General Sir John Hacket: “The military makes demands which few if any other callings do. And of course emotionally disturbed people talk about being trained to kill. The whole essence of being a soldier is not to slay but to be slain. You offer yourself up to be slain, rather than setting yourself as a slayer. Now one can get into very deep water here, but there’s food for thought in it.”

The essence of the soldier is to offer himself to be slain.

The perpetuation of warfare is based on our belief that sacrifice is good. Soldiers are good because they are willing to sacrifice their lives for their nation.

To be willing to sacrifice one’s life for one’s country is the essence of national goodness. Wars give soldiers the opportunity to demonstrate their goodness. The soldier symbolizes the sacrificed Christ, dying for all of us—so that we may live.

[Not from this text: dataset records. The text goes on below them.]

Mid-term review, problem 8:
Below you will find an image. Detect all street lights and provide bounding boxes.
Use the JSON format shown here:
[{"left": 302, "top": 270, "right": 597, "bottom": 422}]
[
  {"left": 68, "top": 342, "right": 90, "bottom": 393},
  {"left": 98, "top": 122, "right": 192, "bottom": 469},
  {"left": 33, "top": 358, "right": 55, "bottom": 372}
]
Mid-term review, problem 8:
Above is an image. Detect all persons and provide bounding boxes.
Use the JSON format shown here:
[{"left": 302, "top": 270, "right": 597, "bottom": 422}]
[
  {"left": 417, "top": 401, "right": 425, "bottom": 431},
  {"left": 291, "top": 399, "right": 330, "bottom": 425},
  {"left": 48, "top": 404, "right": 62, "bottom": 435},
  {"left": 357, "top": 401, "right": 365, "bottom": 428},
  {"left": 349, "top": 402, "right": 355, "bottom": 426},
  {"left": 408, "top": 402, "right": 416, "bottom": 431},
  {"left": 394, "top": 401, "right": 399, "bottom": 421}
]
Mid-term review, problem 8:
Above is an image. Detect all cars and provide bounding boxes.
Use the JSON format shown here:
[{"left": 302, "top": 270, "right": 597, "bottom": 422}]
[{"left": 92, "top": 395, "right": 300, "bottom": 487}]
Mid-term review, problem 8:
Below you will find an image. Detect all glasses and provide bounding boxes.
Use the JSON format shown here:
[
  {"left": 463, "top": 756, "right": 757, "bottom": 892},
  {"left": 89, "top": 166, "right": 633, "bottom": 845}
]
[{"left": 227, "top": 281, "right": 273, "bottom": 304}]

People get off on the idea that some young men are willing to give over their bodies to their nation. People love the idea that some men are so dedicated and devoted. National glory derives from the fact that men have died in the name of their country. Monuments and gravestones testify to our belief in the goodness of sacrificial death.

War requires that soldiers hand over their bodies to their country. To encourage men to do this, the soldier’s role is represented in terms such as honor, virility and masculinity.

If soldiers did not accede to giving over their lives, there could be no national honor—or glory. Without national glory, a country would no “history.” The death of soldiers constitutes—sustains—the fantasy of history. Soldiers die so that we can read about war in history books, and view battles on television.

The movie, Saving Private Ryan reveals how horrific and disgusting war is: soldiers drown as they try to reach shore or are machine-gunned to death when they reached shore. The film shows body parts floating in the water. This depiction of battle leaves little room for doubt that war is bizarre, sickening and monumentally destructive. Yet people perceive the war that lead to this battle as the “good war.”

War is “good”—in spite of what happens to the soldier—when people believe that the cause is good. The sacred ideology is conceived as more significant than the lives of individual human beings.